Manos, espalda, muslos, pechos y su sexo conocido. Lo último en
aparecer fueron sus ojos en un plano cerrado que resaltaba una pupila
dilatada por su gana, que para entonces ya era la mía.
No sé si las
postales se siguieron apretando en el buzón de la casa de la calle
de Ortigas. Cumplido el año exacto, partí hacia suelo itálico.

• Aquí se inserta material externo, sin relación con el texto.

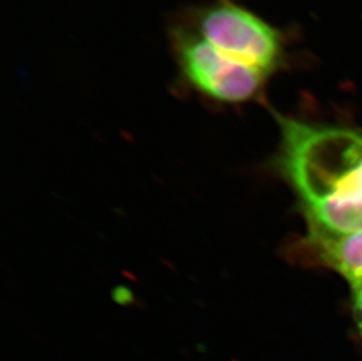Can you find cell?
Here are the masks:
<instances>
[{
  "instance_id": "6da1fadb",
  "label": "cell",
  "mask_w": 362,
  "mask_h": 361,
  "mask_svg": "<svg viewBox=\"0 0 362 361\" xmlns=\"http://www.w3.org/2000/svg\"><path fill=\"white\" fill-rule=\"evenodd\" d=\"M274 118L281 141L274 167L296 191L310 225L362 230V133Z\"/></svg>"
},
{
  "instance_id": "7a4b0ae2",
  "label": "cell",
  "mask_w": 362,
  "mask_h": 361,
  "mask_svg": "<svg viewBox=\"0 0 362 361\" xmlns=\"http://www.w3.org/2000/svg\"><path fill=\"white\" fill-rule=\"evenodd\" d=\"M176 66L173 89L208 107L237 106L262 96L267 75L219 51L187 25L173 18L167 28Z\"/></svg>"
},
{
  "instance_id": "3957f363",
  "label": "cell",
  "mask_w": 362,
  "mask_h": 361,
  "mask_svg": "<svg viewBox=\"0 0 362 361\" xmlns=\"http://www.w3.org/2000/svg\"><path fill=\"white\" fill-rule=\"evenodd\" d=\"M230 58L267 76L281 64V38L272 26L233 0H208L175 14Z\"/></svg>"
},
{
  "instance_id": "277c9868",
  "label": "cell",
  "mask_w": 362,
  "mask_h": 361,
  "mask_svg": "<svg viewBox=\"0 0 362 361\" xmlns=\"http://www.w3.org/2000/svg\"><path fill=\"white\" fill-rule=\"evenodd\" d=\"M303 246L315 263L335 270L352 287L362 285V230L338 234L310 225Z\"/></svg>"
},
{
  "instance_id": "5b68a950",
  "label": "cell",
  "mask_w": 362,
  "mask_h": 361,
  "mask_svg": "<svg viewBox=\"0 0 362 361\" xmlns=\"http://www.w3.org/2000/svg\"><path fill=\"white\" fill-rule=\"evenodd\" d=\"M353 307L362 334V285L353 287Z\"/></svg>"
}]
</instances>
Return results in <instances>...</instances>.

Nunca había estado en Roma pero ahora la conocía tan bien que no
fue difícil encontrarme en ella como un pez pero con gran sentido de
orientación, nadando entre su lente, su memoria y su barrio. Un
edificio que debía ser el suyo, el único del barrio del Gianicolo
ausente en las fotografías, estaba rodeado por un hermoso macizo de
ladrillo rojo y hiedras verdes. La esperé afuera esa tarde y la
siguiente, pero no tuve éxito. Hablé con la casera y después de
ciertos pases de desconfianza y altruismo acordamos que alquilaría
un apartamento disponible en la calle de enfrente, hasta que ella
volviera.
Hoy recibo un
sobre mate blanco. En él hay dos postales. Lo abro despacio como
para prolongar algo que ya adivino. Esta vez empezó por fotografiar
sus ojos. La segunda foto es una panorámica de su espalda en un
paisaje conocido. Mi cama, mi cuarto, nuestra casa. Cierro el sobre y
escucho los sonidos de este barrio que ya me pertenece. Comienzo por
fotografiar todas las esquinas del apartamento. Mañana o pasado –el
próximo año quizá –cuando estemos juntos, podremos completar,
finalmente, la colección de toda la urbe romana.